The great Chinese surprise: the rupture with the United States is real and is happening

4. “战争出生”的孩子:父亲的角色

Children ‘born of war’: a role for fathers?

5. 公民社会对冲突中性暴力的看法:哥伦比亚的父权制与战争战略

Civil Society Perspectives on Sexual Violence in Conflict: Patriarchy and

War Strategy in Colombia

6. 联合国安理会的维和“三难困境”

The Security Council's peacekeeping trilemma

7. 介入金融系统的社会影响:替代策略

Influencing the social impact of financial systems: alternative strategies

01

不成熟的领导:唐纳德·特朗普与美国总统

【题目】Immature leadership: Donald Trump and the American presidency

【作者】Daniel W Drezner,塔夫斯大学弗莱彻法律与外交学院国际政治学教授,布鲁金斯学会非常驻高级研究员。

【摘要】关于领导人个人背景如何影响外交政策结果的研究再度兴起。唐纳德·特朗普(Donald Trump)担任总统期间凸显了该研究路径的局限性。特朗普的心理十分独特,像一个小孩,以至于仅仅研究他的背景并不足以解释他的决策。这种对特朗普领导能力的描述并非出自他的政治对手之口,而是来自他的盟友、幕僚和下属。与其前任相比,特朗普缺乏控制冲动的能力、注意力不集中且经常发脾气,这些都削弱了他的总统效力。尽管如此,这位第45任总统还是在一场盛行的争论中证明了,总统作为一个国家机构,在美国政治中所拥有的相对实力。特别是,总统权力已经变得如此强大,以至于即使是相对软弱、缺乏经验的领导人也可以执行重大的政策转变。立法、司法和行政部门对总统权力的正式制约都被削弱了。同样,在特朗普上任之前,对总统职位的非正式审查也有所减弱。本文以特朗普的总统生涯以及他作为决策者所存在的严重局限性为例,来证明即使一个软弱的领导人也可以通过担任强有力的职位来影响变革。

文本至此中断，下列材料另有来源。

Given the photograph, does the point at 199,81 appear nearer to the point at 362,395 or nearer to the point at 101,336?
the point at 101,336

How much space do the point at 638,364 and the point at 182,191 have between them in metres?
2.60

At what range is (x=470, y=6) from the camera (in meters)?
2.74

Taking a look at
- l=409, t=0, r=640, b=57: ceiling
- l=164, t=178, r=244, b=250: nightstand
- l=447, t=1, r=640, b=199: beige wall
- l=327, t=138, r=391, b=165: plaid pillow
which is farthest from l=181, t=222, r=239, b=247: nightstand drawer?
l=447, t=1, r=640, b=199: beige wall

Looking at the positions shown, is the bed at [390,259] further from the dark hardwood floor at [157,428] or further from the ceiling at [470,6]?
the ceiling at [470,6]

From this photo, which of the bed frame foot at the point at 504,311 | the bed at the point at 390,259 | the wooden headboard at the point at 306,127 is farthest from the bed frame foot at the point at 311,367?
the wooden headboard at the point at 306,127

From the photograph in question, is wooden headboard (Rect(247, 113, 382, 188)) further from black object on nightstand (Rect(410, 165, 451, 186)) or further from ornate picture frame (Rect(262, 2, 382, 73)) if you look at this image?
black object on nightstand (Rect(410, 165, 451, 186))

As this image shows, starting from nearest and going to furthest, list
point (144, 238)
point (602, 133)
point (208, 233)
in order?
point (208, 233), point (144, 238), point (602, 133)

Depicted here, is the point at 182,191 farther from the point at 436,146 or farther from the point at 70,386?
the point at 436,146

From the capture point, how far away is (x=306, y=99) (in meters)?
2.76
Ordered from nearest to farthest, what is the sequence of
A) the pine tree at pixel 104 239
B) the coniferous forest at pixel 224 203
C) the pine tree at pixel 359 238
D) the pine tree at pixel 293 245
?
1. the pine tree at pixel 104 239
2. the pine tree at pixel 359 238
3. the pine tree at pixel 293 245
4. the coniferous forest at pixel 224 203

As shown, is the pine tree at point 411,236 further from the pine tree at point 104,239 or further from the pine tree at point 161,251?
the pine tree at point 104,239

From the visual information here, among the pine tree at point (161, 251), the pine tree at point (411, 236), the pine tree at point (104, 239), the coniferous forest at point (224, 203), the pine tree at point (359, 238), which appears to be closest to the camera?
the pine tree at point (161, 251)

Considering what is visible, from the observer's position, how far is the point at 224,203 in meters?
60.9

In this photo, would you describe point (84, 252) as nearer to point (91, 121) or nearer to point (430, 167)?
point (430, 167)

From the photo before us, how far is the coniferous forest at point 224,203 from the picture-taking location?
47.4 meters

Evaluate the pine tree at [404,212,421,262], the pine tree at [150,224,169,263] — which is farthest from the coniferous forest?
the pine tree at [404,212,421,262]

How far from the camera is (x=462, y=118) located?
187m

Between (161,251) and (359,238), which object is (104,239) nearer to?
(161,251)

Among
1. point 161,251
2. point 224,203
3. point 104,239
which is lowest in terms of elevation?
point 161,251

There has been a renaissance in the study of how the backgrounds of individual leaders affect foreign policy outcomes. Donald Trump's presidency highlights the limits of this approach. Trump's psychology is so unique, and so akin to that of a small child, that studying his background alone is insufficient to explain his decision-making. The evidence for this characterization of Trump's leadership comes not from his political opponents, but his allies, staffers and subordinates. Trump's lack of impulse control, short attention span and frequent temper tantrums have all undercut his effectiveness as president as compared to his predecessors. Nonetheless, the 45th president helps to clarify ongoing debates in American politics about the relative strength of the presidency as an institution. In particular, the powers of the presidency have become so enhanced that even comparatively weak and inexperienced leaders can execute dramatic policy shifts. The formal checks on presidential power, from the legislative, judicial and executive branches have all eroded. Similarly, the informal checks on the presidency had also degraded before Trump's inauguration. This article uses Trump's presidency—and his severe limitations as a decision-maker—to highlight the ways in which even a weak leader can affect change by holding a powerful office.

【编译】吕紫烟

【校对】姚寰宇

02

战时范式和西方军事力量的未来

【题目】Wartime Paradigms and the Future of Western Military Power

【作者】Olivier Schmitt,南丹麦大学(University of Southern Denmark)政治与行政学系教授,同校战争研究中心主任。他的研究领域包括:安全与战略研究,世界政治中观念与规范的作用。

【摘要】从政治层面上对威胁之迫切性的感知到战术层面上对战场主动的伺机而发,时间性与作战和战争都直接相关。尽管有部分学者和军事专家分别从战略层面和战术层面论述过时机的重要性,但有关对时间对战争准备期和战争进行期的讨论却惊人的少。本文投石问路,引出“战时范式”的概念,希望能够帮助理解对时间之感知与战争之进行间的关系。本文认为,“战时范式”将对尽可能快速结束战争的追求和把战争看作一种危机管理的理解结合起来,从军力结构到作战行动对冷战后的西方国家战争起指导作用。本文展现了战争性质的变化如何直接挑战这一战时范式,以及为什么如果西方军队要想在未来的冲突中取胜,建立一种指导技术进步和作战理念的新战时范式是至关重要的。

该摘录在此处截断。